A lawyer for two Sandy Hook parents suing conspiracy theorist Alex Jones turned over more than two years of his text messages to the House select committee investigating the Jan. 6, 2021, attack at the U.S. Capitol, according to multiple reports.
The messages were turned over by Houston attorney Mark Bankston, who represents the parents of a child killed during the 2012 school shooting at Sandy Hook Elementary School. A jury last week awarded those plaintiffs more than $49 million in compensatory and punitive damages for spreading repeated lies that the shooting didn’t happen.
The messages were first revealed during the trial after Bankston told Jones one of his lawyers had “messed up” and accidentally sent him two years of his texts. The messages were sent to nearly 250 different people, many at Jones’ Infowars. But they were also exchanged with Roger Stone and other Trump allies, CNN reported.
The New York Times reports, however, that the text messages don’t appear to include any missives sent during the day of the Jan. 6 attack or in the weeks leading up to it. The most recent message is from mid-2020, before Jones became enmeshed in plans to gather Trump supporters outside the Capitol for a rally that preceded the insurrection.
Bankston said last week several federal agencies and law enforcement groups had reached out to him about the text messages after he confronted Jones with them in court.
Rep. Zoe Lofgren (D-Calif.), who sits on the House select committee, told CNN on Sunday lawmakers were deeply interested to see the messages and determine how Jones was involved with the events leading up to Jan. 6.
“Well, we know that his behavior did incentivize some of the January 6 conduct and we want to know more about that,” Lofgren said. “We don’t know what we’ll find in the texts because we haven’t seen them. But we’ll look at it and learn more, I’m sure.”
The revelation is notable in that lawmakers have for months sought to obtain Jones’ testimony and his communications related to the Capitol attack.

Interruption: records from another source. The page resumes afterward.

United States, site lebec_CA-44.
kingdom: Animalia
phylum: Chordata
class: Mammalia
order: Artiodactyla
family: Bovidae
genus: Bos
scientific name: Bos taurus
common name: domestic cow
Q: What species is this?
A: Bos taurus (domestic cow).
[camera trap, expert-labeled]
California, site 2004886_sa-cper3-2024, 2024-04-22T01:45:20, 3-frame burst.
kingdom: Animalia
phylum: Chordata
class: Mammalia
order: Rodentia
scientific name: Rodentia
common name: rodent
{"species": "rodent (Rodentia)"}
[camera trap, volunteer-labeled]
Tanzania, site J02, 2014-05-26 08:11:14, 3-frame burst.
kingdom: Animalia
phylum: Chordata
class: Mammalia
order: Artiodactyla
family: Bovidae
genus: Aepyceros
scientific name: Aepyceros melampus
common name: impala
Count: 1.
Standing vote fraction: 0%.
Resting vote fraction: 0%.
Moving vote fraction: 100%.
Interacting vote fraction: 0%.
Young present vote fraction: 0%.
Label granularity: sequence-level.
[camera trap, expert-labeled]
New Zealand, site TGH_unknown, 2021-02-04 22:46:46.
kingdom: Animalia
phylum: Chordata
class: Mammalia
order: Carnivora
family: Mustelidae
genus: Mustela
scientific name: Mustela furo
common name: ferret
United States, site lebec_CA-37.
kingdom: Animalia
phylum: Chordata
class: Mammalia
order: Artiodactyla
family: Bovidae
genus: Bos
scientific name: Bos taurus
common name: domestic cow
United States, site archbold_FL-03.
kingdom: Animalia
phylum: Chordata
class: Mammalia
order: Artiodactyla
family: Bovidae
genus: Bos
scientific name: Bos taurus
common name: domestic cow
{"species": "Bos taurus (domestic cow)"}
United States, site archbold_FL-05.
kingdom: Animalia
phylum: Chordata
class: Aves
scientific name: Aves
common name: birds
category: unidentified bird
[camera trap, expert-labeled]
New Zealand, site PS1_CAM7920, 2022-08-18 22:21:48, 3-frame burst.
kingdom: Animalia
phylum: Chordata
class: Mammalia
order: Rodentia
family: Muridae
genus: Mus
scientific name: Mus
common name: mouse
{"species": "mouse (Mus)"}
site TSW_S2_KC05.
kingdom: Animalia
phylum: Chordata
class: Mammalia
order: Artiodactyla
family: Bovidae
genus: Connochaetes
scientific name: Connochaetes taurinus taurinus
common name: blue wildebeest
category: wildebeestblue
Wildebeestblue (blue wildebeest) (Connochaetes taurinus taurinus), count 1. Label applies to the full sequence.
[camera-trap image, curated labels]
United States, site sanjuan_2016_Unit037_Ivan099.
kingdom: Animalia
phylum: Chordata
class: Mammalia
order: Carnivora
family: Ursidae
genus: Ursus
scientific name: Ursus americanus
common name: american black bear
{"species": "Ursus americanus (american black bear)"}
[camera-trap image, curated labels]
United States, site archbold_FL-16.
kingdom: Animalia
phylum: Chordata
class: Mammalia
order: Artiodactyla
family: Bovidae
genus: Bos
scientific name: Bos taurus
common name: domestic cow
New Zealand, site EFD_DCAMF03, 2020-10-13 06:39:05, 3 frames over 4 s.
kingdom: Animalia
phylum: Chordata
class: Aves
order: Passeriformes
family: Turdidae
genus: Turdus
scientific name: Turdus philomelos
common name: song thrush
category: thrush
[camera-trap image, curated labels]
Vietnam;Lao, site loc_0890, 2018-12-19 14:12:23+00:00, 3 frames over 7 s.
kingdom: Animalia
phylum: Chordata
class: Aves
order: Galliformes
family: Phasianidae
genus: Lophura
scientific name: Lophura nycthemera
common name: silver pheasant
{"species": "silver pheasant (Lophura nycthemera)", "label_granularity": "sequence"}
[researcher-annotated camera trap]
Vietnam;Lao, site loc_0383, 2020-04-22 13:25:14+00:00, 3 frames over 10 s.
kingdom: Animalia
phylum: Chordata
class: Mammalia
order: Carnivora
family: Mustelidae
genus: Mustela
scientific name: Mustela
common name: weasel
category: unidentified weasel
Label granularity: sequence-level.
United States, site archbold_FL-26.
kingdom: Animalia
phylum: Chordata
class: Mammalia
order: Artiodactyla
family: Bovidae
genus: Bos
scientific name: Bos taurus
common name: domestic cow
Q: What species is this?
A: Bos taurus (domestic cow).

The panel subpoenaed Jones in November, including his phone records, but he sued in an attempt to block the demand.
Jones ultimately appeared before the committee in January as part of a virtual interview. He later said he invoked his Fifth Amendment right against self-incrimination almost 100 times.
“I just had a very intense experience being interrogated by the Jan. 6 committee lawyers,” he said at the time. “They were polite, but they were dogged.”